Pull out every line of the data below that contains the word "centimetres", with case counting.

____ PROVIDED DATA

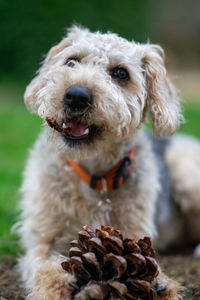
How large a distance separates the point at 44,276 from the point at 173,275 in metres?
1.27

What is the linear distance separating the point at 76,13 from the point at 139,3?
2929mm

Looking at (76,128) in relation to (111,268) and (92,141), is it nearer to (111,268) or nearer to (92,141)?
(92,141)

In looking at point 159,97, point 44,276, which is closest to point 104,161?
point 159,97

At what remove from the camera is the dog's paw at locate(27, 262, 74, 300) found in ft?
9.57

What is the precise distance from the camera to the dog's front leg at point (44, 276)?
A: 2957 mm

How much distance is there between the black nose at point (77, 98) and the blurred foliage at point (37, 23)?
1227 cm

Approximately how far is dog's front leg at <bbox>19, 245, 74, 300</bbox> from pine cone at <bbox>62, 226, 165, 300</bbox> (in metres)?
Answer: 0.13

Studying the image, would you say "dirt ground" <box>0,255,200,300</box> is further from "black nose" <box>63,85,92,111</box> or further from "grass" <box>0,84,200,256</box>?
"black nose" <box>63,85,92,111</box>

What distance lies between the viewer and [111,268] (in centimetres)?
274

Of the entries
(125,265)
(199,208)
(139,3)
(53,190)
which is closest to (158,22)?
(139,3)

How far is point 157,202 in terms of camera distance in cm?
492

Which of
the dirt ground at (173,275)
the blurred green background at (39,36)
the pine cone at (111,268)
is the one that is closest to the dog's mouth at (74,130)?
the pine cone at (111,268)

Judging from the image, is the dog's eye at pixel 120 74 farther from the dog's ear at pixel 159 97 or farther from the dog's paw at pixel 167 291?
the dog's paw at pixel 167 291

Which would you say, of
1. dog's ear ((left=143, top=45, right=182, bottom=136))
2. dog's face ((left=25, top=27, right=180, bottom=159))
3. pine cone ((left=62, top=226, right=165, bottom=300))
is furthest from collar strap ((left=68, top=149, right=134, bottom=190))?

________
____ PROVIDED DATA

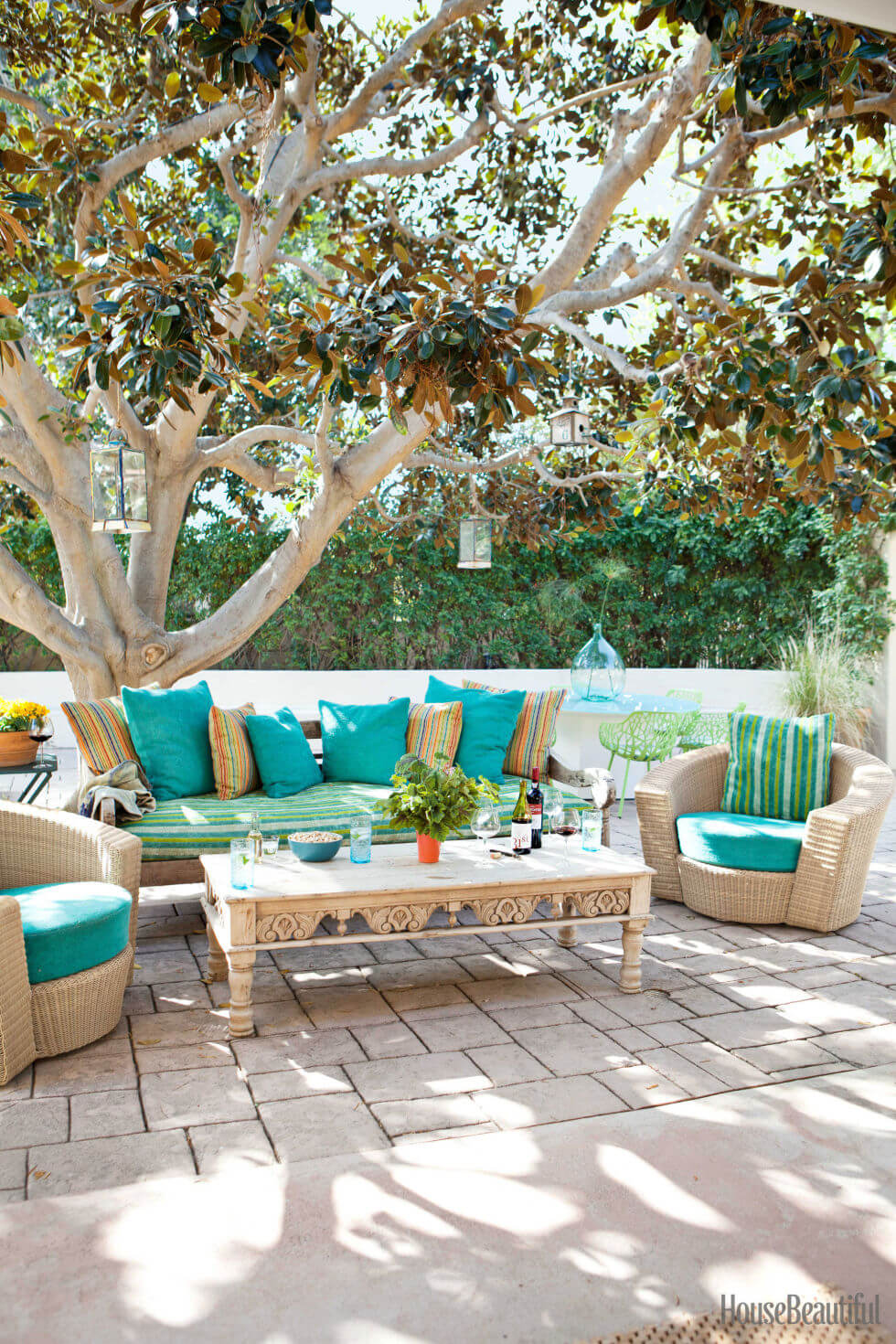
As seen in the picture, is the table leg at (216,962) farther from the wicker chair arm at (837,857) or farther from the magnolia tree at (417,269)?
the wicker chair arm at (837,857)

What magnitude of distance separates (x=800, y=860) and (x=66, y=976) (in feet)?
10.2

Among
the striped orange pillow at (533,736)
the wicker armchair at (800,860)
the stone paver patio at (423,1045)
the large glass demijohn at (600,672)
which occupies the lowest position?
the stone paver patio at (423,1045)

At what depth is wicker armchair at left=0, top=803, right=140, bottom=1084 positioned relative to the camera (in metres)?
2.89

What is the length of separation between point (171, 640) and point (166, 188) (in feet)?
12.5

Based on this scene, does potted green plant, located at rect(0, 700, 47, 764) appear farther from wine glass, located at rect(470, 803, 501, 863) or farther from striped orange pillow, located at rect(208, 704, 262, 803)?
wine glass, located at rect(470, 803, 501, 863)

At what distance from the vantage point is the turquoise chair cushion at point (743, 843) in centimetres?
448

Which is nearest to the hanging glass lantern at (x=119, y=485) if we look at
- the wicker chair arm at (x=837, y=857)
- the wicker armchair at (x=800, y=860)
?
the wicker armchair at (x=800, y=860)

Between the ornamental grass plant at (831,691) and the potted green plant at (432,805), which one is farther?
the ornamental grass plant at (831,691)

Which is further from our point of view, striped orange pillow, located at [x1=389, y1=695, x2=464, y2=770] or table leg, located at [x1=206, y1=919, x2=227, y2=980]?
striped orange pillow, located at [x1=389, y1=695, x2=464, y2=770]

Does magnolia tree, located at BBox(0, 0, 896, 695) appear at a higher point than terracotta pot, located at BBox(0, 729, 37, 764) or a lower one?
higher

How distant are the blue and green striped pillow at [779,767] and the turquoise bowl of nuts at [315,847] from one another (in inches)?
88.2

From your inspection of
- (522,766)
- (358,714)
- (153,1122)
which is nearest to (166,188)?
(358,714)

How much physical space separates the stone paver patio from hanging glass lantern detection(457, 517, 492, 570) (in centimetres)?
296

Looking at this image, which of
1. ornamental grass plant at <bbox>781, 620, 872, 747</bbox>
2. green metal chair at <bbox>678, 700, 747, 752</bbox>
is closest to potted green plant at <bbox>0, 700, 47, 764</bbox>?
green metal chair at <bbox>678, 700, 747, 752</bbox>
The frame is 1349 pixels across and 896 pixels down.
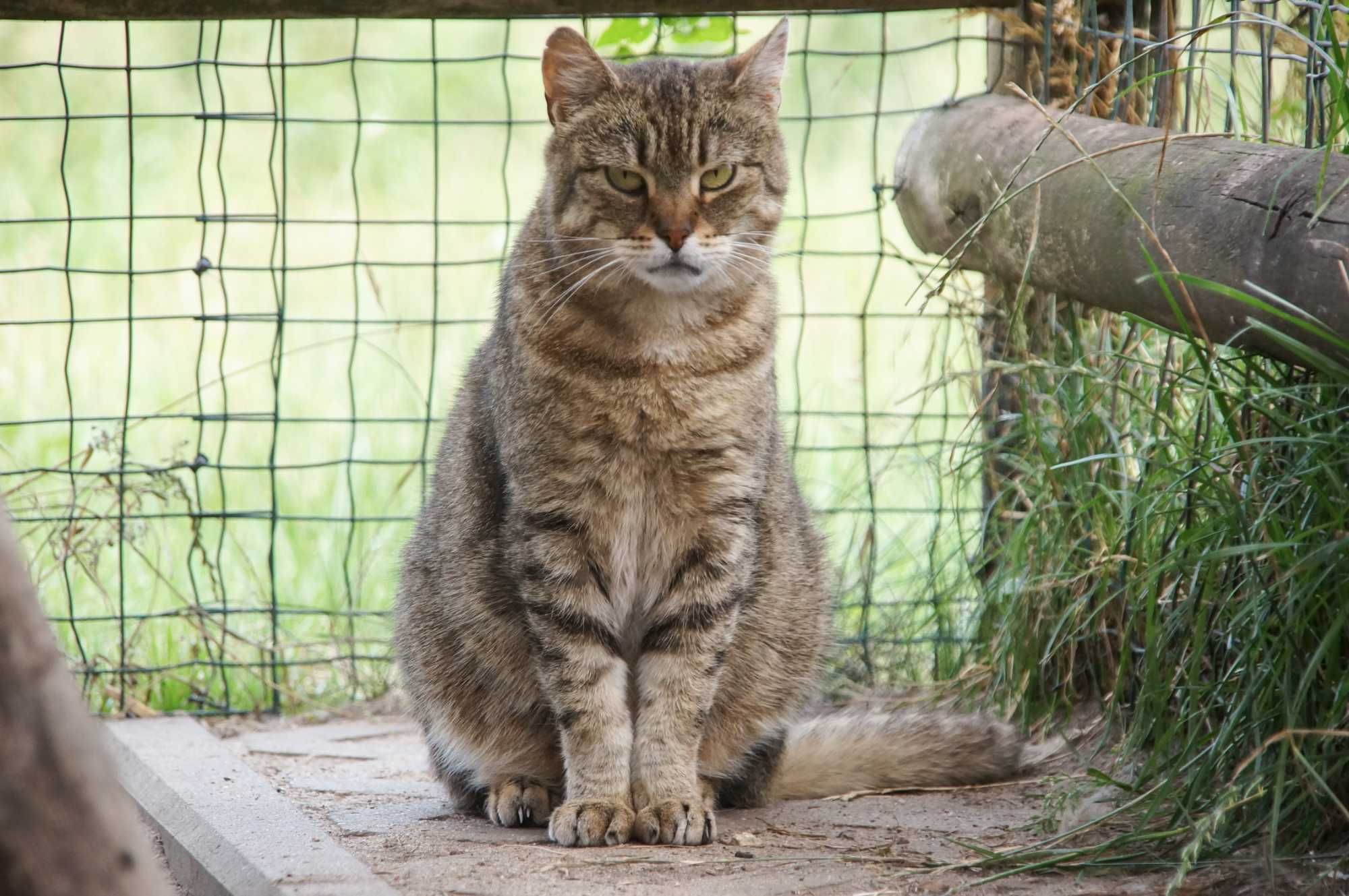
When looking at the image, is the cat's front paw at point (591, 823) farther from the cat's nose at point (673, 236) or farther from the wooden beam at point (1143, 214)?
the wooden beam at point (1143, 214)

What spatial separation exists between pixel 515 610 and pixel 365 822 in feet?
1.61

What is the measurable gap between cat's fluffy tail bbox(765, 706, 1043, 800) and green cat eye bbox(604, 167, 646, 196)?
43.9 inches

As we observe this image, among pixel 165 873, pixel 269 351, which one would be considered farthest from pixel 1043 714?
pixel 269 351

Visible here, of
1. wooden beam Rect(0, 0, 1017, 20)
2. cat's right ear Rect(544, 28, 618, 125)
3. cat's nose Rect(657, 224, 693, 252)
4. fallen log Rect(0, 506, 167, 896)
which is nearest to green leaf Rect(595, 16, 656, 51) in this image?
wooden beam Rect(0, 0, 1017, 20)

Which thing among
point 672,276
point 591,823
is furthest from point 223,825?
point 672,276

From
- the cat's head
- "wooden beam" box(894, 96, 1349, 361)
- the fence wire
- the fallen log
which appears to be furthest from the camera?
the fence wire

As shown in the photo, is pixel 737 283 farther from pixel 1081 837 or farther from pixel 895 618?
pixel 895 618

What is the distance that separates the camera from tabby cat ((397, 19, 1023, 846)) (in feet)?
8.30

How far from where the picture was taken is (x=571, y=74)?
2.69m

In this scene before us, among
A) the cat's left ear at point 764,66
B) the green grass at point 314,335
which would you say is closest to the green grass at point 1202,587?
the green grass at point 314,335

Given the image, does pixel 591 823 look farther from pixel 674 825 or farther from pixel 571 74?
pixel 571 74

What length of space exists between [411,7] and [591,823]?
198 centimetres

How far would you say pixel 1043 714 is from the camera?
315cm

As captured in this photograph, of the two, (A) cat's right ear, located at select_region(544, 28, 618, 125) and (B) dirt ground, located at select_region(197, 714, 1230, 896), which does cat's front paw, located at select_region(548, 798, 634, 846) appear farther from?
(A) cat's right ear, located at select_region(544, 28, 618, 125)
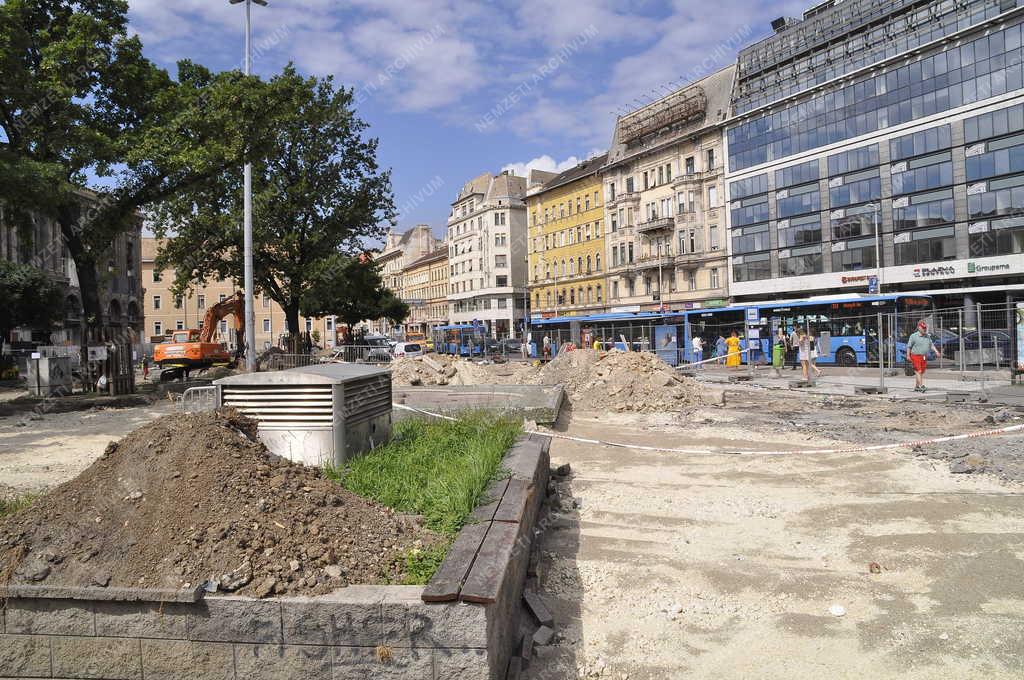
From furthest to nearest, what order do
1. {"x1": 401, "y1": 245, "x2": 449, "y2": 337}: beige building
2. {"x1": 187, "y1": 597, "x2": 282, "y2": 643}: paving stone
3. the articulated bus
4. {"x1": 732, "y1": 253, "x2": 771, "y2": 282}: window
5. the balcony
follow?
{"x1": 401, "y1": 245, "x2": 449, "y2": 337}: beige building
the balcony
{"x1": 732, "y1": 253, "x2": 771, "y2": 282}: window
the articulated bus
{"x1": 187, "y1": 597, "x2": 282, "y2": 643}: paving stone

________

→ **THE REPLY**:
What distance lies between the viewer and [111,268] (in centimetres)?
At what distance from the vantage point is the turquoise chair cushion at point (743, 843) in centimetres?
How much physical space separates the stone paver patio from hanging glass lantern detection(457, 517, 492, 570) (in centimetres)?
198 centimetres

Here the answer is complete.